L’activité d’Amazon n’a pas cessé lors de la décision de confinement de la population puisque seuls les établissements recevant du public ont été contraints à une fermeture provisoire par le Gouvernement. Le télétravail n’étant évidemment pas envisageable, l’essentiels des salariés d’Amazon - comme bien d’autres salariés en France - ont donc continué à venir sur leur lieu de travail. La société a même fait appel à de nombreux intérimaires en raison d’une augmentation importante des commandes et ce sont plus de 10 000 salariés qui se sont retrouvés dans les entrepôts. Très vite, la situation s’est crispée sur les différents sites : déclenchement d’alerte pour danger grave et imminent, droit de retrait, plainte pour mise en danger de la vie d’autrui, mise en demeure de l’administration du travail... Début avril, l’Union syndicale Solidaires saisit le tribunal judiciaire pour obtenir la suspension complète de l’activité, ou à défaut, la réduire aux seules commandes de produits jugés essentiels. Confirmant la décision des premiers juges, la cour d’appel limite l’activité d’Amazon France tant que la société n’aura pas amélioré la qualité des mesures de prévention et revu son processus d’évaluation des risques.

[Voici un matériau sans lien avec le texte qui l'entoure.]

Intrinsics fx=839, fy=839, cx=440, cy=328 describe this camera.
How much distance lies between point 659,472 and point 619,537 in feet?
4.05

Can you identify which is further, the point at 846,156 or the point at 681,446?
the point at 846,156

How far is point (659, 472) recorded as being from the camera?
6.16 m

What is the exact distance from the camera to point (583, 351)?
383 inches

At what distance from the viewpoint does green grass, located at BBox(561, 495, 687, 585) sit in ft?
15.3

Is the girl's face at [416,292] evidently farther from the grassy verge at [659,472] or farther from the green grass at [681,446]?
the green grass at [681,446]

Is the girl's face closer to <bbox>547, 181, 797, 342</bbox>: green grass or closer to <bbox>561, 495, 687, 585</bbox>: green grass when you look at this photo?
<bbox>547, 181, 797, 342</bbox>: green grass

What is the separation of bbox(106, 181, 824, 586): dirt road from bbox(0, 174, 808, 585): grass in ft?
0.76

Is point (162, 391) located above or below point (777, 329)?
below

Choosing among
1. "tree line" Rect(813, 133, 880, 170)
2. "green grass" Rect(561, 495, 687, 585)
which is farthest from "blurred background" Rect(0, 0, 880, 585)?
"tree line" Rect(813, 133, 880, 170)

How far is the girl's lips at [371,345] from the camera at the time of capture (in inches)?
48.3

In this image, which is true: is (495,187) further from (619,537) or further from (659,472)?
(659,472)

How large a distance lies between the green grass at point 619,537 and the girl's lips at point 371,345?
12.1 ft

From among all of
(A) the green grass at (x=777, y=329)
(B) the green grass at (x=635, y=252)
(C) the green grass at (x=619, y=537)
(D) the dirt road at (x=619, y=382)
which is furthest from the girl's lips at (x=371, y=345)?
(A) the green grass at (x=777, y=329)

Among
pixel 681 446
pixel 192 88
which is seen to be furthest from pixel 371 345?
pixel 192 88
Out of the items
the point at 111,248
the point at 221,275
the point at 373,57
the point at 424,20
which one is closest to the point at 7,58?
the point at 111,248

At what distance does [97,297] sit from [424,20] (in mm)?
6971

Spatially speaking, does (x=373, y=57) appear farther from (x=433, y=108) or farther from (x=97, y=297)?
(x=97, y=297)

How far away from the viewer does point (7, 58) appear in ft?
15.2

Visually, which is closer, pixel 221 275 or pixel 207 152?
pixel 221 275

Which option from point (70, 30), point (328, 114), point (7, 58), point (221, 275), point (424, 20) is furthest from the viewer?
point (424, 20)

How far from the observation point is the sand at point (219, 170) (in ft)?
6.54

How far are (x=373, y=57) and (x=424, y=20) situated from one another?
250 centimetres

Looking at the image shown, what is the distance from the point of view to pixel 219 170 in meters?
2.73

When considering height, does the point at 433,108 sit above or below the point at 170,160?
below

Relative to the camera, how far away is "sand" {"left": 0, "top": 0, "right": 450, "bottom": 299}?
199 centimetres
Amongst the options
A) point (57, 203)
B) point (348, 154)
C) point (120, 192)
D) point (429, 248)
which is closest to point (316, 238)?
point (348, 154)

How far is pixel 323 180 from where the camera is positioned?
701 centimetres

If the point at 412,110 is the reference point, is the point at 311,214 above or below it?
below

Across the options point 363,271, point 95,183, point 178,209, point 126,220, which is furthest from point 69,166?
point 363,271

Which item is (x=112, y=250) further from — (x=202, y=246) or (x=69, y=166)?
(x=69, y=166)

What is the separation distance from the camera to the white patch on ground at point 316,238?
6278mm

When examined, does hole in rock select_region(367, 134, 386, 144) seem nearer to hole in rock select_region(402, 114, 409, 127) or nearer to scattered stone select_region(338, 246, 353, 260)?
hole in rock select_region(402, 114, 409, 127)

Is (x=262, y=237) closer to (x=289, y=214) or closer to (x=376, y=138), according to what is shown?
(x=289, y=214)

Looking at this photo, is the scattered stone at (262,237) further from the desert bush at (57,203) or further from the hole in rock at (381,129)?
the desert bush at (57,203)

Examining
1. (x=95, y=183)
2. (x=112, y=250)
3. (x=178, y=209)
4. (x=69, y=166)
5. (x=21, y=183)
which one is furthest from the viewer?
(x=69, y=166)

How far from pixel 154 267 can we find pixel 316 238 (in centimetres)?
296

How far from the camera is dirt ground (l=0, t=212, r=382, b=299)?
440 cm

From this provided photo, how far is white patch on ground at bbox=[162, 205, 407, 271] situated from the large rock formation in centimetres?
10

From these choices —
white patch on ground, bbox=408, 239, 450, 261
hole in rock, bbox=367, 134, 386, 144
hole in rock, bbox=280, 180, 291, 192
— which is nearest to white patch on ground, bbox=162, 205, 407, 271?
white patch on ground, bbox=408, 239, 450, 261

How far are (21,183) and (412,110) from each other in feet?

■ La qualité des mesures de prévention
Le Gouvernement n’a pas fixé de liste exhaustive et précise des mesures adéquates de prévention. Les tergiversations sur la question du port du masque révèlent d’ailleurs l’embarras des experts eux-mêmes. Seules des recommandations ont été formulées par le ministère du travail et il appartient à chaque employeur, en application de l’article L. 4121-1 du Code du travail « de prendre les mesures nécessaires pour assurer la sécurité et protéger la santé physique et mentale des travailleurs ».

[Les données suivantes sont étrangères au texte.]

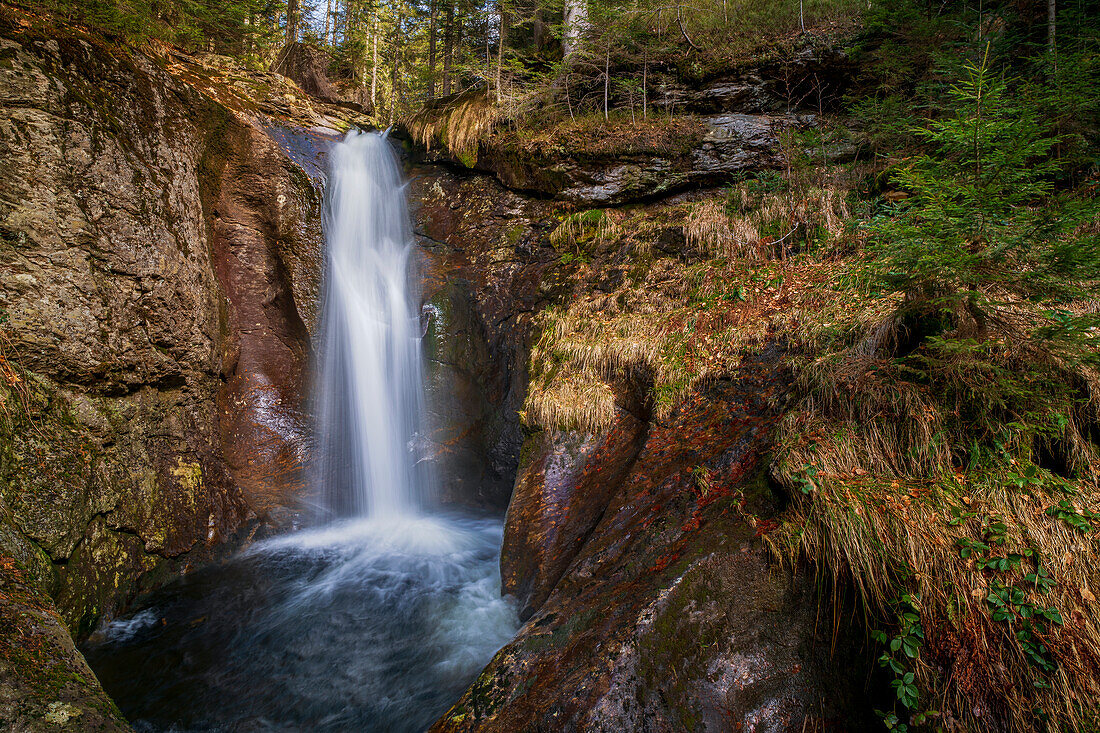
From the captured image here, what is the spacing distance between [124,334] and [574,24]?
360 inches

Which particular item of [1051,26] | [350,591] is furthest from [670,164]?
[350,591]

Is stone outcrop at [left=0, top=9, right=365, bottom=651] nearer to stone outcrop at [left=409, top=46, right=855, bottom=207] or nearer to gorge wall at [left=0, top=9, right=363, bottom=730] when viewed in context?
gorge wall at [left=0, top=9, right=363, bottom=730]

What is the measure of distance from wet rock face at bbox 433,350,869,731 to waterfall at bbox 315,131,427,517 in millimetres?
4933

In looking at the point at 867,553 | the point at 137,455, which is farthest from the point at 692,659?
the point at 137,455

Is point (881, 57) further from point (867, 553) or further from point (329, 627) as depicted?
point (329, 627)

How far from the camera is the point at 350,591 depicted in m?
5.35

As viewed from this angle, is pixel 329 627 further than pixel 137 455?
No

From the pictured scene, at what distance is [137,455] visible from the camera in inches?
205

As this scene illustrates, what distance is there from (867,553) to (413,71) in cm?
2417

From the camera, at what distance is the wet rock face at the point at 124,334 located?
4332 mm

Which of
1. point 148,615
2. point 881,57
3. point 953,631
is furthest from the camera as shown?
point 881,57

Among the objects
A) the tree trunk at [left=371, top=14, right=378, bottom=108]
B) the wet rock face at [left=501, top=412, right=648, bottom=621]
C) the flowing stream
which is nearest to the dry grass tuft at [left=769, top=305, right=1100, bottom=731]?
the wet rock face at [left=501, top=412, right=648, bottom=621]

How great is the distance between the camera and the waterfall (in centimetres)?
775

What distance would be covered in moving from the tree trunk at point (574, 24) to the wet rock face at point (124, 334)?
662 centimetres
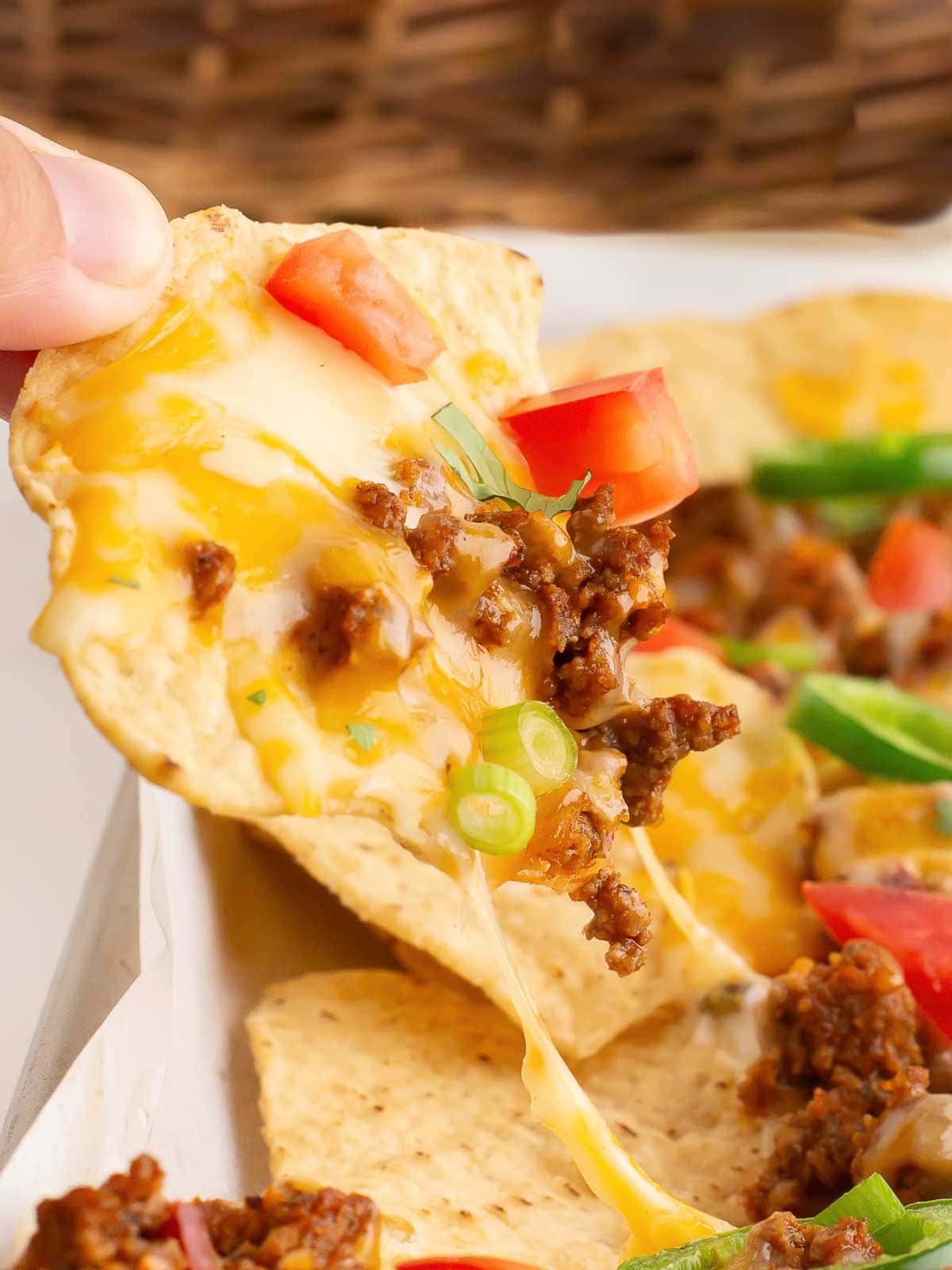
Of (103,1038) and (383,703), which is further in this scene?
(103,1038)

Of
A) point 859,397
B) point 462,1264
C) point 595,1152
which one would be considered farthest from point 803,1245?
point 859,397

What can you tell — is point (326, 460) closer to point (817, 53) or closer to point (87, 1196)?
point (87, 1196)

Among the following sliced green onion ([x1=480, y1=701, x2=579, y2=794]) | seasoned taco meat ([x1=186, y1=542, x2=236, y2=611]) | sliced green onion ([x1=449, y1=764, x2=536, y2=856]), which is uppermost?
seasoned taco meat ([x1=186, y1=542, x2=236, y2=611])

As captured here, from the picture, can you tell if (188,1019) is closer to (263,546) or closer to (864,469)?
(263,546)

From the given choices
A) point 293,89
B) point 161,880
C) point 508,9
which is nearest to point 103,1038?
point 161,880

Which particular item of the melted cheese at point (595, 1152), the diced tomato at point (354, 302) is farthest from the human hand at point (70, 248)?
the melted cheese at point (595, 1152)

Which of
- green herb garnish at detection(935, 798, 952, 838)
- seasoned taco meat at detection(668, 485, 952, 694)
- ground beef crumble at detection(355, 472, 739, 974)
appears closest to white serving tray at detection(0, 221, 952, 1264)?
ground beef crumble at detection(355, 472, 739, 974)

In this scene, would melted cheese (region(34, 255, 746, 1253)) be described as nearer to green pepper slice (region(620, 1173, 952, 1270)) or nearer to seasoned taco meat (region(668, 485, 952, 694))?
green pepper slice (region(620, 1173, 952, 1270))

La société Amazon France a rapidement pris une série de mesures concernant l’organisation du travail (aménagement du temps de travail, vérification des consignes), l’information des travailleurs (signalétique, communication sur les gestes barrières) et divers techniques de protection (nettoyage renforcé, mise à disposition de gel hydroalcoolique). Toutefois, les juges estiment que ces mesures sont insuffisantes à tous les échelons : lors de l’entrée sur le site (portique tournant manipulé par plusieurs centaines de salarié), dans les vestiaires où les manteaux sont empilés les uns sur les autres, lors de la manipulation des commandes et la confection des colis puisque plusieurs salariés les touchent successivement et enfin lors des interventions d’entreprises extérieures en particulier les transporteurs routiers. Sur ce point, la solution de la cour d’appel est très classique. Reste que ce n’est pas tant la faiblesse des mesures de prévention qui conduit les juges à condamner Amazon que son processus d’évaluation des risques.

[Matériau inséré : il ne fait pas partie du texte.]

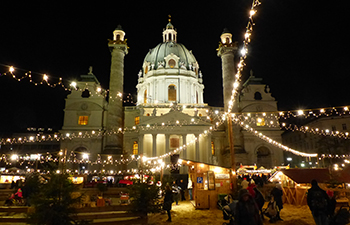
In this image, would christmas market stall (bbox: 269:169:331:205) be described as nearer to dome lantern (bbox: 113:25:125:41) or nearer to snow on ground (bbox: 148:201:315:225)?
snow on ground (bbox: 148:201:315:225)

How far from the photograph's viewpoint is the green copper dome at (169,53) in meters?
55.9

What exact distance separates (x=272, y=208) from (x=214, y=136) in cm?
3132

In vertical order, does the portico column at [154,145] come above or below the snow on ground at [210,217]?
above

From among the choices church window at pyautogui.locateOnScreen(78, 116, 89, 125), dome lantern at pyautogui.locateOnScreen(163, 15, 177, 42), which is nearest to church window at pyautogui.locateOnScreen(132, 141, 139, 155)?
church window at pyautogui.locateOnScreen(78, 116, 89, 125)

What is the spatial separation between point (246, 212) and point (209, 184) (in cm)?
997

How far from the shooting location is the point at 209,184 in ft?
51.2

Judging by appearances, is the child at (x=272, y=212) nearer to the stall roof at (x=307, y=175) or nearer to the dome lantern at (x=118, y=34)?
the stall roof at (x=307, y=175)

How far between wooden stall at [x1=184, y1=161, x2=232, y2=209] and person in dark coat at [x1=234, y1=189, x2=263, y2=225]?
29.3 ft

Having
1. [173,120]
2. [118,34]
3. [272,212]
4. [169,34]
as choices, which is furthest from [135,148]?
[169,34]

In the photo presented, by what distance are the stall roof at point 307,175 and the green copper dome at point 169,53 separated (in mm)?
42523

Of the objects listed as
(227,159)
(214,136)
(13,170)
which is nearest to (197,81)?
(214,136)

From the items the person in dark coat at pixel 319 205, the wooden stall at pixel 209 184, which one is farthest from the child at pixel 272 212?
the wooden stall at pixel 209 184

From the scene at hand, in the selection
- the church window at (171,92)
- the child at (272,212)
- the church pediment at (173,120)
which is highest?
the church window at (171,92)

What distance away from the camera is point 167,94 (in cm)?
5131
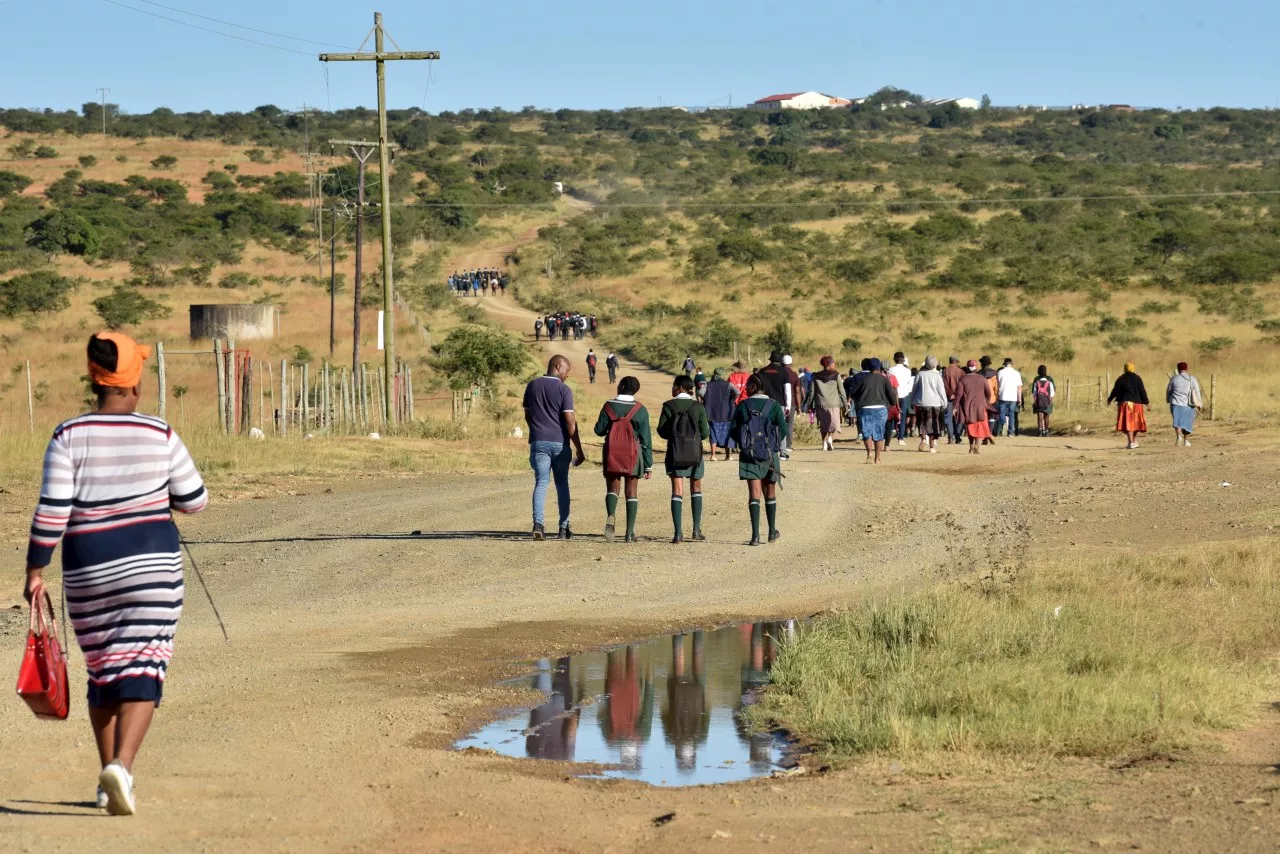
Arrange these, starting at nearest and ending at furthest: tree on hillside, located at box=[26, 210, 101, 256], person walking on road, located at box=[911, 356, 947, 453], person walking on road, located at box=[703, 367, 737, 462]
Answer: person walking on road, located at box=[703, 367, 737, 462] → person walking on road, located at box=[911, 356, 947, 453] → tree on hillside, located at box=[26, 210, 101, 256]

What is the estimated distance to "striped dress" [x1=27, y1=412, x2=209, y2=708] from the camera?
6047mm

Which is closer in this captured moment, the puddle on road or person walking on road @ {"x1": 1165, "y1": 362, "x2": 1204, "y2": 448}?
the puddle on road

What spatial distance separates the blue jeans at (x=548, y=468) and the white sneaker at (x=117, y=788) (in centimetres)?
888

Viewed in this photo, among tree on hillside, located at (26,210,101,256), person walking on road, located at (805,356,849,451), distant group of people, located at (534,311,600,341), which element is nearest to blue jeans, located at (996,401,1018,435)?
person walking on road, located at (805,356,849,451)

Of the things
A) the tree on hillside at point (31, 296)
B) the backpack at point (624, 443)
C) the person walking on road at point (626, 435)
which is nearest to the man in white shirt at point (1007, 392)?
the person walking on road at point (626, 435)

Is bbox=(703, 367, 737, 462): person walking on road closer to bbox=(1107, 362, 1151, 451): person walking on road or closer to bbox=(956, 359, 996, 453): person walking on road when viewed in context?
bbox=(956, 359, 996, 453): person walking on road

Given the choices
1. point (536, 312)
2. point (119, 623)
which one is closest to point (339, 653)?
point (119, 623)

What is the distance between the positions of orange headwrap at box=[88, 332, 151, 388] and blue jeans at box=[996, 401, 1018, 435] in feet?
82.9

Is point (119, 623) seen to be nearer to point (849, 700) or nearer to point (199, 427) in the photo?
point (849, 700)

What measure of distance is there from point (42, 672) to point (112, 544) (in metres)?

■ Le processus d’évaluation des risques
Au cœur de l’arrêt Amazon, se trouve la question des auteurs de l’évaluation des risques. Les CSE d’Amazon (CSE central et d’établissements), comme les syndicats, reprochaient à l’employeur une gestion unilatérale de la crise et demandaient à être associés à l’identification des risques.
Juridiquement, l’employeur est responsable civilement comme pénalement en matière de santé au travail. Concernant d’évaluation des risques, les textes indiquent encore que c’est l’employeur qui est tenu de les évaluer et de transcrire les résultats dans un document unique. Ce n’est qu’ensuite que ce document est mis à la disposition des salariés et de leurs représentants (C. trav., art. L. 4121-3 et R. 4121-1 à R. 4121-4). Toutefois, l’une des principales missions du CSE consiste à promouvoir la santé, la sécurité et l'amélioration des conditions de travail (C. trav., art. L. 2312-5). Il peut procéder à l’analyse des risques et susciter toute initiative qu'il estime utile ou faire des propositions. Le refus de l’employeur doit alors être motivé (C. trav., art. L. 2312-9). Par ailleurs, tout aménagement important modifiant les conditions de santé et de sécurité doivent être précédées d’une consultation du CSE (C. trav., art. L. 2312-8 et L. 2312-14). Le législateur entend donc privilégier un dialogue entre l’employeur et les représentants du personnel. Certes la décision définitive appartient à l’employeur et il devra l’assumer mais celle-ci doit se nourrir des échanges avec les élus du personnel.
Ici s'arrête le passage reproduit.